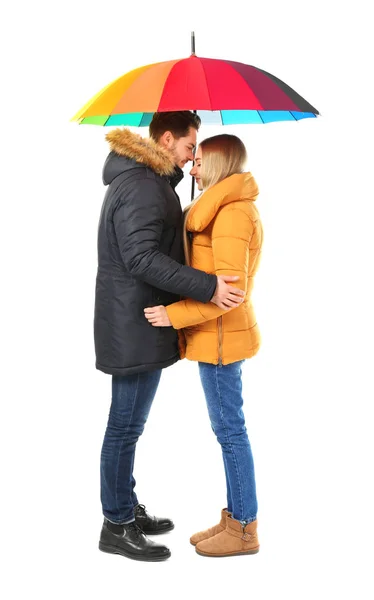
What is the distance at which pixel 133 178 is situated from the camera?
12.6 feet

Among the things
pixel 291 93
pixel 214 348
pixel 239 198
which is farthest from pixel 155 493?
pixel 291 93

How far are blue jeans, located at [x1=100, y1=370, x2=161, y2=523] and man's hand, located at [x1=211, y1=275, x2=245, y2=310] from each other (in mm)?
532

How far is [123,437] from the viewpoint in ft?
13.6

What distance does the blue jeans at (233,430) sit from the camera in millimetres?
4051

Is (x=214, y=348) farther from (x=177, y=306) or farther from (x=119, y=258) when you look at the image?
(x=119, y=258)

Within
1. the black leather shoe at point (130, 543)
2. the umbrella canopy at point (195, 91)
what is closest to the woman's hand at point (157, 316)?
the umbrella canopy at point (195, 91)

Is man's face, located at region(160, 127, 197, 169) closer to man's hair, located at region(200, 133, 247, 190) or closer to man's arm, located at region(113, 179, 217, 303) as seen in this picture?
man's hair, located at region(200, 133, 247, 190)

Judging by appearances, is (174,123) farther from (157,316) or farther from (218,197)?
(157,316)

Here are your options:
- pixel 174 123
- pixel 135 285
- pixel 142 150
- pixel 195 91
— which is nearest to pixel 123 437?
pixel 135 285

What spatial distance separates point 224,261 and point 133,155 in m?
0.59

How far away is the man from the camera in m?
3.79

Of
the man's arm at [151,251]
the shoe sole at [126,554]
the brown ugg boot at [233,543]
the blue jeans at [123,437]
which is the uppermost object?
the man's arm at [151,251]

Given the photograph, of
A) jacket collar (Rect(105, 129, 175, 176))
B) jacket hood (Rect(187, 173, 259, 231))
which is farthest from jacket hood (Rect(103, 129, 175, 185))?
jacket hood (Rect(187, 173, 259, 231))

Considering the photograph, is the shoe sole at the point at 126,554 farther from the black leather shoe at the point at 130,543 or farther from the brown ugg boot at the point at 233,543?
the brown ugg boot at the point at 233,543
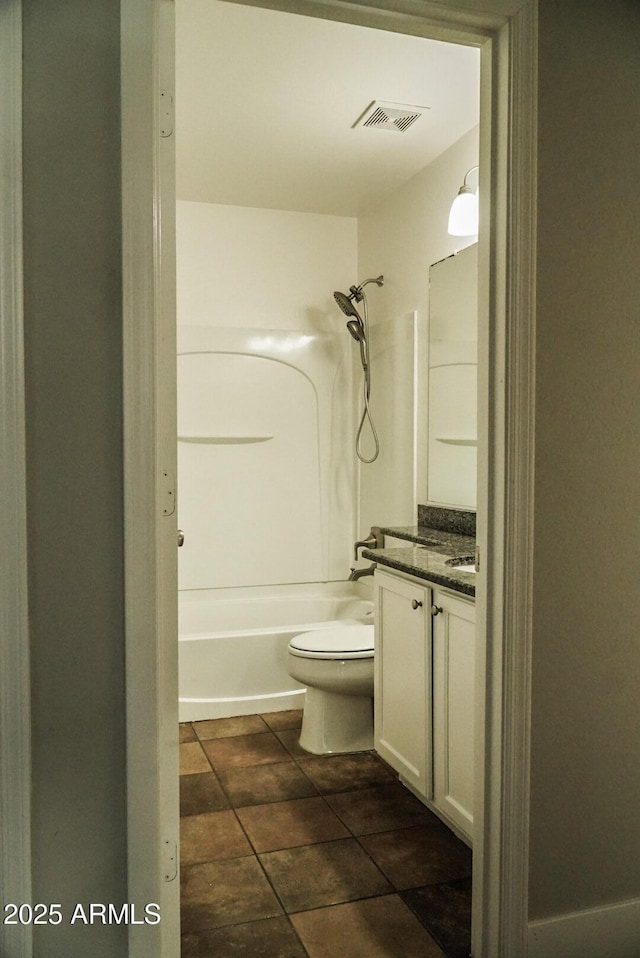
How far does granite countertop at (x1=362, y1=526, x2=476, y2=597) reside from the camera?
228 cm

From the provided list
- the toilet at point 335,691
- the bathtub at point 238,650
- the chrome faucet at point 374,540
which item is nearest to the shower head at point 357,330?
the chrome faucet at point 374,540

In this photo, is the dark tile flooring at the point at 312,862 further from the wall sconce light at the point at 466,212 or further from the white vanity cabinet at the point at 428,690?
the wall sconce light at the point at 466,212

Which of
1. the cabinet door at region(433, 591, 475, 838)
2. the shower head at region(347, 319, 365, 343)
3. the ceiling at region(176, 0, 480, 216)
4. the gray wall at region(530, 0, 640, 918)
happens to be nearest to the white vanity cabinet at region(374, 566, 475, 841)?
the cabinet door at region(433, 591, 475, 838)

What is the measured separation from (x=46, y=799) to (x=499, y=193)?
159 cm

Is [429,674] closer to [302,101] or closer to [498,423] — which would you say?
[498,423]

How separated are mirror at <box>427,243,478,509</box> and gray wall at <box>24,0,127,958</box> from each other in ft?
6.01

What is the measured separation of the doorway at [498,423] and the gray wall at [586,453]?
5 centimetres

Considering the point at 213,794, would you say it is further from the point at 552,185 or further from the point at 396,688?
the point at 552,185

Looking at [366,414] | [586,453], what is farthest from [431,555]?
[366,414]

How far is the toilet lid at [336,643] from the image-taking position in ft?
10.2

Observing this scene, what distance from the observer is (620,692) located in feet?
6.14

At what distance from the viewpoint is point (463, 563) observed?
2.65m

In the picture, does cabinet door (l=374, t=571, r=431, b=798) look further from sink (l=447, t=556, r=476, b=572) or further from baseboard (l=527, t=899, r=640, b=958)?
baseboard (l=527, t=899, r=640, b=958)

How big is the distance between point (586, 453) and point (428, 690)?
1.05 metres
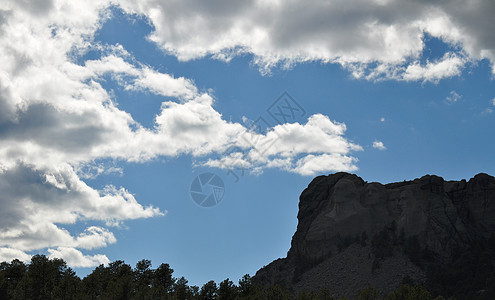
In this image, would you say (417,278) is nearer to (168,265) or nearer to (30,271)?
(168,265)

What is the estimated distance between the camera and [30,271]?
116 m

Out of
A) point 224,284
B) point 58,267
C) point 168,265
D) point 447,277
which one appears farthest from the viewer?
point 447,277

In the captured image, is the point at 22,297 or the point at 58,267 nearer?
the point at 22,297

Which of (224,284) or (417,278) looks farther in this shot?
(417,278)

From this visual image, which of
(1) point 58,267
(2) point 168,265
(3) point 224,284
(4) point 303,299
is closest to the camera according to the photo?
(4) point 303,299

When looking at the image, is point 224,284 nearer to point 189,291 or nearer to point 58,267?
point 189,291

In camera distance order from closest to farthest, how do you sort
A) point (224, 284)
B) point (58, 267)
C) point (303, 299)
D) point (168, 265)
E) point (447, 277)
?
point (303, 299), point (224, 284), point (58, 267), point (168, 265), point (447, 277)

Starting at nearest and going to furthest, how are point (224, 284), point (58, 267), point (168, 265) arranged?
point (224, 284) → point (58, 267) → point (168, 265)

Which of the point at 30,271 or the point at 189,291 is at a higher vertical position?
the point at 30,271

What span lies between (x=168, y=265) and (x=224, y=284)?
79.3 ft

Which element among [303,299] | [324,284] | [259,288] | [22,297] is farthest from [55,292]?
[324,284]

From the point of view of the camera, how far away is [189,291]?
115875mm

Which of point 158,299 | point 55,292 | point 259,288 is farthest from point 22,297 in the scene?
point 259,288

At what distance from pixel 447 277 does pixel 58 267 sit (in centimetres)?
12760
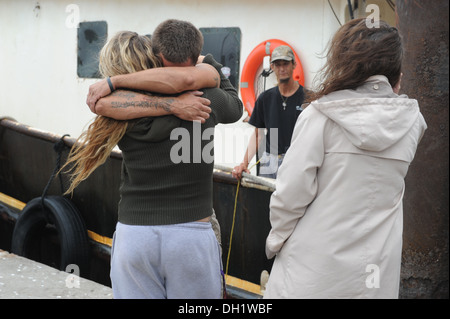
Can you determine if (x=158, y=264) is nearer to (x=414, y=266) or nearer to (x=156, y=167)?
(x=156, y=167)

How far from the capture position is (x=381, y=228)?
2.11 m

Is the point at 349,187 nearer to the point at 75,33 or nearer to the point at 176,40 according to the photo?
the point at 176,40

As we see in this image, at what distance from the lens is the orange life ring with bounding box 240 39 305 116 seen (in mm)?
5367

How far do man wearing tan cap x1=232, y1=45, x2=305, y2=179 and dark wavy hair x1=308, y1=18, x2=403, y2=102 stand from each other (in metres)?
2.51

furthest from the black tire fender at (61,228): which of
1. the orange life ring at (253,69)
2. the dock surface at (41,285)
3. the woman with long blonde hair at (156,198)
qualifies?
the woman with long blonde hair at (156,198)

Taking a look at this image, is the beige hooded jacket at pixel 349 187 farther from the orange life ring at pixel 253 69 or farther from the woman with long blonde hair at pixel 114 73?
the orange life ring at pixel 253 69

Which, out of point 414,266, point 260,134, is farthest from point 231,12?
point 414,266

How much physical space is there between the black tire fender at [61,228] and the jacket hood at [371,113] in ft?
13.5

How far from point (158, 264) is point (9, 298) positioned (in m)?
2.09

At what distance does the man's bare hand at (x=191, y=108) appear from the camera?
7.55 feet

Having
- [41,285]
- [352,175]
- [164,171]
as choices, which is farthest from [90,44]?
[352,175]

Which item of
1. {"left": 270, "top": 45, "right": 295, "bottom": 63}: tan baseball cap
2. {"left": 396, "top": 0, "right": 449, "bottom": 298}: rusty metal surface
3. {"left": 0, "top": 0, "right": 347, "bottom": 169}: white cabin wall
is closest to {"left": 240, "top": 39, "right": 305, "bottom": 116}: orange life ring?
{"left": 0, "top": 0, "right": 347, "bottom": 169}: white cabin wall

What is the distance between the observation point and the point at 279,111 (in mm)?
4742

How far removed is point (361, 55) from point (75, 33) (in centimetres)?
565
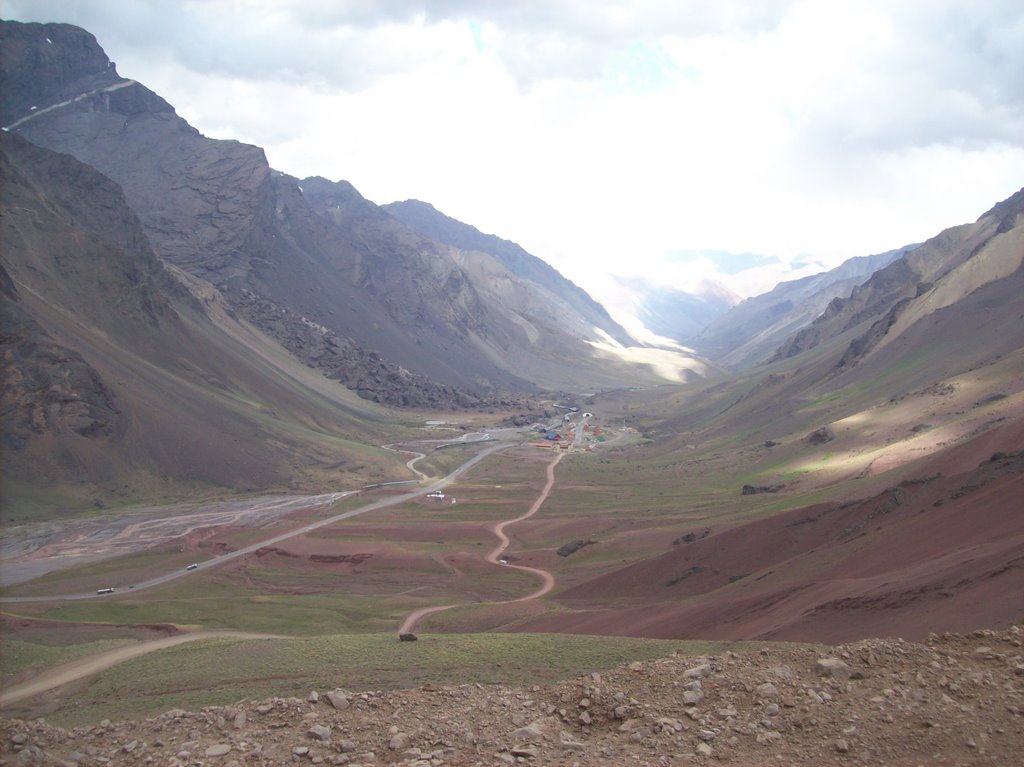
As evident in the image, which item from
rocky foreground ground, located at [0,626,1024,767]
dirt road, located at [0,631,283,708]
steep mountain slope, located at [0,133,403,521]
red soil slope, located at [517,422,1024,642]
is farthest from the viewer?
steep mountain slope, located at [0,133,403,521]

GIVEN TASK: Copy the whole listing above word for word but do not carry over the pictures.

RESULT OF THIS EXERCISE:
What is the distance at which pixel 133 178 is situated from the camera?
12.6 feet

Among the things
pixel 291 93
pixel 214 348
pixel 239 198
which is farthest from pixel 155 493?
pixel 291 93

How far are blue jeans, located at [x1=100, y1=370, x2=161, y2=523] and man's hand, located at [x1=211, y1=275, x2=245, y2=310] from each other (in mm)?
532

How far is [123,437] from the viewpoint in ft?
13.6

What distance does the blue jeans at (233,430) sit from the camera in millimetres?
4051

Is (x=214, y=348) farther from (x=177, y=306) or farther from (x=119, y=258) when you look at the image?
(x=119, y=258)

Within
1. the black leather shoe at point (130, 543)
2. the umbrella canopy at point (195, 91)
what is closest to the woman's hand at point (157, 316)?
the umbrella canopy at point (195, 91)

Is man's face, located at region(160, 127, 197, 169) closer to man's hair, located at region(200, 133, 247, 190) or closer to man's arm, located at region(113, 179, 217, 303) as seen in this picture?
man's hair, located at region(200, 133, 247, 190)

Judging by appearances, is (174,123) farther from (157,316) or farther from (218,197)?
(157,316)

Here are your options:
- pixel 174 123
- pixel 135 285
- pixel 142 150
- pixel 195 91
— which is nearest to pixel 123 437?
pixel 135 285

What spatial distance separates point 224,261 and point 133,155 in m?
0.59

How far away is the man from the camera in m?
3.79

Of
the man's arm at [151,251]
the shoe sole at [126,554]
the brown ugg boot at [233,543]
the blue jeans at [123,437]
which is the uppermost object?
the man's arm at [151,251]

Given the photograph, of
A) jacket collar (Rect(105, 129, 175, 176))
B) jacket hood (Rect(187, 173, 259, 231))
which is farthest from jacket hood (Rect(103, 129, 175, 185))?
jacket hood (Rect(187, 173, 259, 231))

Considering the photograph, is the shoe sole at the point at 126,554 farther from the black leather shoe at the point at 130,543 or farther from the brown ugg boot at the point at 233,543?
the brown ugg boot at the point at 233,543
How far does granite countertop at (x1=362, y1=526, x2=476, y2=597) reside from the camera?
228 cm

From the provided list
- the toilet at point 335,691
- the bathtub at point 238,650
- the chrome faucet at point 374,540
which item is nearest to the shower head at point 357,330?
the chrome faucet at point 374,540

In this photo, is the dark tile flooring at the point at 312,862 further from the wall sconce light at the point at 466,212 or further from the white vanity cabinet at the point at 428,690?
the wall sconce light at the point at 466,212

Which of
1. the cabinet door at region(433, 591, 475, 838)
2. the shower head at region(347, 319, 365, 343)
3. the ceiling at region(176, 0, 480, 216)
4. the gray wall at region(530, 0, 640, 918)
happens to be nearest to the white vanity cabinet at region(374, 566, 475, 841)?
the cabinet door at region(433, 591, 475, 838)

What is the measured separation from (x=46, y=799) to (x=499, y=193)?
159 cm

Is [429,674] closer to [302,101] or closer to [498,423] — which would you say?
[498,423]

How separated are mirror at <box>427,243,478,509</box> and gray wall at <box>24,0,127,958</box> from each other in ft?
6.01

What is the measured separation of the doorway at [498,423] and the gray wall at [586,453]?
5 centimetres

Considering the point at 213,794, would you say it is further from the point at 552,185 or further from the point at 396,688?
the point at 552,185

Looking at [366,414] | [586,453], what is farthest from [431,555]?
[366,414]

How far is the toilet lid at [336,643] from the image-taking position in ft?
10.2

Observing this scene, what distance from the observer is (620,692) located in feet?
6.14

At what distance from the viewpoint is point (463, 563) observed?
2.65m

In the picture, does cabinet door (l=374, t=571, r=431, b=798) look further from sink (l=447, t=556, r=476, b=572) or further from baseboard (l=527, t=899, r=640, b=958)?
baseboard (l=527, t=899, r=640, b=958)

How big is the distance between point (586, 453) and point (428, 690)?
1.05 metres
In this image, would you say (417,278) is nearer to (168,265) or nearer to (30,271)?
(168,265)

What is the estimated distance between the camera and [30,271]?
116 m

Out of
A) point 224,284
B) point 58,267
C) point 168,265
D) point 447,277
which one appears farthest from the viewer?
point 447,277

In the captured image, is the point at 22,297 or the point at 58,267 nearer?
the point at 22,297

Which of (224,284) or (417,278) looks farther in this shot?
(417,278)

From this visual image, which of
(1) point 58,267
(2) point 168,265
(3) point 224,284
(4) point 303,299
is closest to the camera according to the photo?
(4) point 303,299

When looking at the image, is point 224,284 nearer to point 189,291 or nearer to point 58,267?
point 189,291

In camera distance order from closest to farthest, how do you sort
A) point (224, 284)
B) point (58, 267)
C) point (303, 299)
D) point (168, 265)
E) point (447, 277)
?
point (303, 299), point (224, 284), point (58, 267), point (168, 265), point (447, 277)

Starting at nearest and going to furthest, how are point (224, 284), point (58, 267), point (168, 265) arranged?
point (224, 284) → point (58, 267) → point (168, 265)

Which of the point at 30,271 or the point at 189,291 is at a higher vertical position?
the point at 30,271

What span lies between (x=168, y=265) and (x=224, y=284)?
79.3 ft

Which element among [303,299] | [324,284] | [259,288] | [22,297] is farthest from [55,292]?
[324,284]

From the point of view of the camera, how far away is [189,291]?
115875mm

Which of point 158,299 | point 55,292 | point 259,288 is farthest from point 22,297 in the scene?
point 259,288

At what distance from pixel 447 277 does pixel 58 267 sit (in centimetres)?
12760
Can you determine if (x=158, y=264) is nearer to (x=414, y=266) or nearer to (x=156, y=167)?
(x=156, y=167)

How far from the capture position is (x=381, y=228)?
2.11 m

Is the point at 349,187 nearer to the point at 75,33 or nearer to the point at 176,40 according to the photo?
the point at 176,40

As we see in this image, at what distance from the lens is the orange life ring with bounding box 240 39 305 116 seen (in mm)?
5367

How far do man wearing tan cap x1=232, y1=45, x2=305, y2=179 and dark wavy hair x1=308, y1=18, x2=403, y2=102 stand from each other (in metres)?
2.51

furthest from the black tire fender at (61,228): which of
1. the orange life ring at (253,69)
2. the dock surface at (41,285)
3. the woman with long blonde hair at (156,198)
qualifies?
the woman with long blonde hair at (156,198)

Taking a look at this image, is the beige hooded jacket at pixel 349 187 farther from the orange life ring at pixel 253 69 or farther from the woman with long blonde hair at pixel 114 73?
the orange life ring at pixel 253 69

Which, out of point 414,266, point 260,134, is farthest from point 231,12?
point 414,266

How much physical space is there between the black tire fender at [61,228] and the jacket hood at [371,113] in ft?
13.5

How far from point (158, 264) is point (9, 298) positioned (in m)?
2.09

At what distance does the man's bare hand at (x=191, y=108) appear from the camera?
7.55 feet

Having
- [41,285]
- [352,175]
- [164,171]
as choices, which is farthest from [90,44]?
[352,175]

Which item of
1. {"left": 270, "top": 45, "right": 295, "bottom": 63}: tan baseball cap
2. {"left": 396, "top": 0, "right": 449, "bottom": 298}: rusty metal surface
3. {"left": 0, "top": 0, "right": 347, "bottom": 169}: white cabin wall
is closest to {"left": 240, "top": 39, "right": 305, "bottom": 116}: orange life ring?
{"left": 0, "top": 0, "right": 347, "bottom": 169}: white cabin wall

What is the distance between the observation point and the point at 279,111 (in mm)?
4742

How far removed is point (361, 55) from point (75, 33) (in centimetres)?
565
As evident in the image, which item from
rocky foreground ground, located at [0,626,1024,767]
dirt road, located at [0,631,283,708]
steep mountain slope, located at [0,133,403,521]
red soil slope, located at [517,422,1024,642]
is farthest from the viewer?
steep mountain slope, located at [0,133,403,521]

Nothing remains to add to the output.